Chris Dercon über einen der großen Unterschiede zwischen Kunst- und Theaterwelt. Zitiert aus einem Interview mit der NZZ vom 15.11.2017.
Keine Personalentscheidung in der deutschen Kulturlandschaft hat in diesem Jahr so viel Streit provoziert wie die Berufung Chris Dercons zum Intendanten der Berliner Volksbühne. Nun hat endlich sein Programm begonnen. Die erste Inszenierung im Stammhaus der Volksbühne hat Katrin Bettina Müller für die TAZ besucht. Ihren Gesamteindruck beschreibt sie folgendermaßen: "Nie hat man an diesem Abend das Gefühl, dass das Haus seine gewohnte Betriebstemperatur erreicht, dass es hinter den Kulissen, auf der Bühne und in den Köpfen der Zuschauer brummt vor Anstrengung. Nichts erinnert hier an ein überbordendes Spiel, an ein Überlaufen des Fasses der Ideen. Mehr wie die Exerzitien eines Reinigungsrituals fühlt es sich an, ein Leerfegen des Raums, eine langsame Ankunft." Viele Kritiker Dercons pochen schlicht auf die Fortführung der angeblich großartigen Tradition des Hauses. Im Interview mit der Neuen Züricher Zeitung kontert Dercon den Konservatismus seiner Gegner mit folgenden Worten: "Die Volksbühne ist die Geschichte von hundert Jahren Radikalität und von Neubefragung der Konventionen, und wir stehen für Kontinuität."

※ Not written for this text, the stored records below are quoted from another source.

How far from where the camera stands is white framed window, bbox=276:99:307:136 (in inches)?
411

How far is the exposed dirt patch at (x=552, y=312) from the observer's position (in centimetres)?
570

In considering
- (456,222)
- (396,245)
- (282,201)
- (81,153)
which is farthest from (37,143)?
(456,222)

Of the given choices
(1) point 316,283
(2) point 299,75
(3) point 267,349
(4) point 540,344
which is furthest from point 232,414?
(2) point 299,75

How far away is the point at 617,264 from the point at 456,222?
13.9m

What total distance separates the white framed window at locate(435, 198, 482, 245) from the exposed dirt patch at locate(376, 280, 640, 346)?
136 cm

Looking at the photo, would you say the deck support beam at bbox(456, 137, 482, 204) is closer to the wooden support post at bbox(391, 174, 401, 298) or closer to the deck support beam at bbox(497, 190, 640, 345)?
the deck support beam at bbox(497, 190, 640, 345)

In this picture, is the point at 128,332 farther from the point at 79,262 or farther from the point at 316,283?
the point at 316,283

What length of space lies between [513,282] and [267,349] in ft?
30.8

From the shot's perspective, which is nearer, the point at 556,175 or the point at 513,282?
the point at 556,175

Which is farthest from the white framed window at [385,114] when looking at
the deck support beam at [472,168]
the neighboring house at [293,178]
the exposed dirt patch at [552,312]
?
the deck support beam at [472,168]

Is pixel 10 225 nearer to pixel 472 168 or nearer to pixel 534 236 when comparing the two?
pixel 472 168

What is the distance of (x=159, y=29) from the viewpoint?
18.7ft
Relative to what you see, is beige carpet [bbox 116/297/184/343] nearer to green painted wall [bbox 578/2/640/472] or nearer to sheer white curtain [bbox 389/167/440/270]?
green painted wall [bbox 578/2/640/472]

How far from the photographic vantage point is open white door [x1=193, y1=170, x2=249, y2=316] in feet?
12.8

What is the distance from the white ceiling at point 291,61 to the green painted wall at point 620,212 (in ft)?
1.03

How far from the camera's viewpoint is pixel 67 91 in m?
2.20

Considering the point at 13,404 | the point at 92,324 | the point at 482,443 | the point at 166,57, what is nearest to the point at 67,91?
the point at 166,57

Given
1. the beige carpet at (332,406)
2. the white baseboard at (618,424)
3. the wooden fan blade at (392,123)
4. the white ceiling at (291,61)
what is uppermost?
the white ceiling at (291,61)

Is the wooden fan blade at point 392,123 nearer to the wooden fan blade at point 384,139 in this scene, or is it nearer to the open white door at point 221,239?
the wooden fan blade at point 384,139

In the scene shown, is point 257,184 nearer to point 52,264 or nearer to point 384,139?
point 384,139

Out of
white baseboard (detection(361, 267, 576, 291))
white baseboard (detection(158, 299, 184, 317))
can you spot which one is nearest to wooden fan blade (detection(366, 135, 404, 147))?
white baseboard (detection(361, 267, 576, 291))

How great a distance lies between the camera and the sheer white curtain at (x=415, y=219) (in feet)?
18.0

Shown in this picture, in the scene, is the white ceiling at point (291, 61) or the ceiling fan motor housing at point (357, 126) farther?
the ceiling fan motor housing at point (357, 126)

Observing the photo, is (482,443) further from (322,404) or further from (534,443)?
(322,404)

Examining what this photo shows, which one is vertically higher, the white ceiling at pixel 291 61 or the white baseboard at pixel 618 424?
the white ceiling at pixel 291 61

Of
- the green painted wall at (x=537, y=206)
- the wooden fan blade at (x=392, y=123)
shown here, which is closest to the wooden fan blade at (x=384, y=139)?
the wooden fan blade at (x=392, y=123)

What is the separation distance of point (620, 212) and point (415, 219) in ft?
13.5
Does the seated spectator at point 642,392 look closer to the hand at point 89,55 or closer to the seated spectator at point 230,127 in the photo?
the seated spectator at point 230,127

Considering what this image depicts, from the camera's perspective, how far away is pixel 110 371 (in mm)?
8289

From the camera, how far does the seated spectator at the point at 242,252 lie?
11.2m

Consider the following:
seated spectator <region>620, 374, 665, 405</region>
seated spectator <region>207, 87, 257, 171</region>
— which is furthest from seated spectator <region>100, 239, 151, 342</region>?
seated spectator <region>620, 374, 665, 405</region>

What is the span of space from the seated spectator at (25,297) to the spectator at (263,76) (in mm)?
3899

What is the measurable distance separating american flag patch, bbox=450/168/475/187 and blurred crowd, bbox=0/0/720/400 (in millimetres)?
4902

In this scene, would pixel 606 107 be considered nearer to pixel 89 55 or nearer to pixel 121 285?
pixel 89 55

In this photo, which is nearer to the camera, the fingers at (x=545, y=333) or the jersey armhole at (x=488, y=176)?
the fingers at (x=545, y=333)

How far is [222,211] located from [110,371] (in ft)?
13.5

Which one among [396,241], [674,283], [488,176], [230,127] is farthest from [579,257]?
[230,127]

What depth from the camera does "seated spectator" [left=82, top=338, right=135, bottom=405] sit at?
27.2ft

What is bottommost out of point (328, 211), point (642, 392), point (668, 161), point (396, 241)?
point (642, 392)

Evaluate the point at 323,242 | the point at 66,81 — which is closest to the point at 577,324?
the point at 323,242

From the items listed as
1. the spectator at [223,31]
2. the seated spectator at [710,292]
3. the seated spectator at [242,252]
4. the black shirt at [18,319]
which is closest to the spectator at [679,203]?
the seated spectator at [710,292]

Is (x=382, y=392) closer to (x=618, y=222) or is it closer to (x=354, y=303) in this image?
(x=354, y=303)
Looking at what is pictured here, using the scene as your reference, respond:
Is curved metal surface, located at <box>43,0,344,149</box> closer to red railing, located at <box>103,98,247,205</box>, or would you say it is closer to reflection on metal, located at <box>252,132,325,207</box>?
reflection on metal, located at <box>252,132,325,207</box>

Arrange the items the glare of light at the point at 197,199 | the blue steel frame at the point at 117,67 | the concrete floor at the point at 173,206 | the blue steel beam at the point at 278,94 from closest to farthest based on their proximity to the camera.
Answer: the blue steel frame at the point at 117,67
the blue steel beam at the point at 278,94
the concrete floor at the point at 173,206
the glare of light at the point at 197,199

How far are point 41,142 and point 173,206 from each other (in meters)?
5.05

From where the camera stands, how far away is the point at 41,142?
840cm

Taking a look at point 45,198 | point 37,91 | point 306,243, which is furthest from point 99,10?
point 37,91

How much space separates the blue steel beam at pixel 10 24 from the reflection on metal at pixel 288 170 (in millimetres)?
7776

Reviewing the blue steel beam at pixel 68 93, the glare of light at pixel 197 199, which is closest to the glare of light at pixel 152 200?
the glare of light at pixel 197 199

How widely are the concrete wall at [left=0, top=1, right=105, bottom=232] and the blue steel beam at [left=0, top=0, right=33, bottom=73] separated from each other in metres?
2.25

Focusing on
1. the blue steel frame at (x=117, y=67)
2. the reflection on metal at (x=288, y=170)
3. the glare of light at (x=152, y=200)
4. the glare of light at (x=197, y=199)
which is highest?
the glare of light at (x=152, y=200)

Der bisher offensivsten Beitrag zur Sexismus-Debatte im deutschen Kunst- und Kulturbetrieb kommt von der Zeit-Redakteurin Carolin Würfel. In einem offenen Brief nennt sie zahlreiche konkrete Beispiele sexuell übergriffigen Verhaltens einflussreicher Akteure, ohne jedoch Namen zu nennen. Würfel lässt keinen Zweifel daran, dass ihr Brief als Kampfansage zu verstehen ist: "Meine Freundinnen, Bekannten, Kolleginnen, ich, wir haben es satt. In unseren Bäuchen brodelt es. Der Kloß will raus. Wir schützen diese Männer, weil wir ihren Ruf nicht gefährden wollen? Was ist mit dem Leben der Frauen? Mit uns? Mit der Scham und den hässlichen Erinnerungen, die wir seit Jahren mit uns durch [Berlin] schleppen?"An die im Artikel genannten Männer gerichtet schreibt sie: "Ich will Euch nicht vor Gericht sehen. Oder an den Pranger stellen. Aber ich will, dass Ihr wisst, dass wir Euch nicht vergessen haben. Ich will, dass Ihr wisst, dass Ihr und Eure Kumpels Euch ändern müsst. […] Wenn wir uns das nächste Mal auf einer Veranstaltung sehen (und das werden wir ganz sicher), dann werde ich Euch, diesen zehn Männer auf meinem Post-it, nicht rechts und links die Wange küssen. Stattdessen werde ich Euch beim Namen nennen, von diesem offenen Brief erzählen und zu Euch sagen: Der Gastronom, Künstler, Architekt, Verleger, Herausgeber, Anzeigenverkäufer, Journalist, Schriftsteller oder Galerist bist Du." Nur zwei Tage nach Erscheinen des offenen Briefes folgte einen Gegenrede, und zwar von Sabine Rückert, der stellvertretenden Chefredakteurin der Zeit. In ihrem Kommentar kritisiert sie die Beschuldigungen Würfels als unbewiesen und wirft der Autorin vor, sich bloß wichtig machen zu wollen. Für Rückert scheint die ganze Debatte am eigentlichen Punkt vorbei zu gehen. Sie betont immer wieder, dass es sich bei sexueller Übergriffigkeit um ein strafrechtliches Problem handele. So wirkt ihre Argumentation merkwürdig einseitig und verkürzend.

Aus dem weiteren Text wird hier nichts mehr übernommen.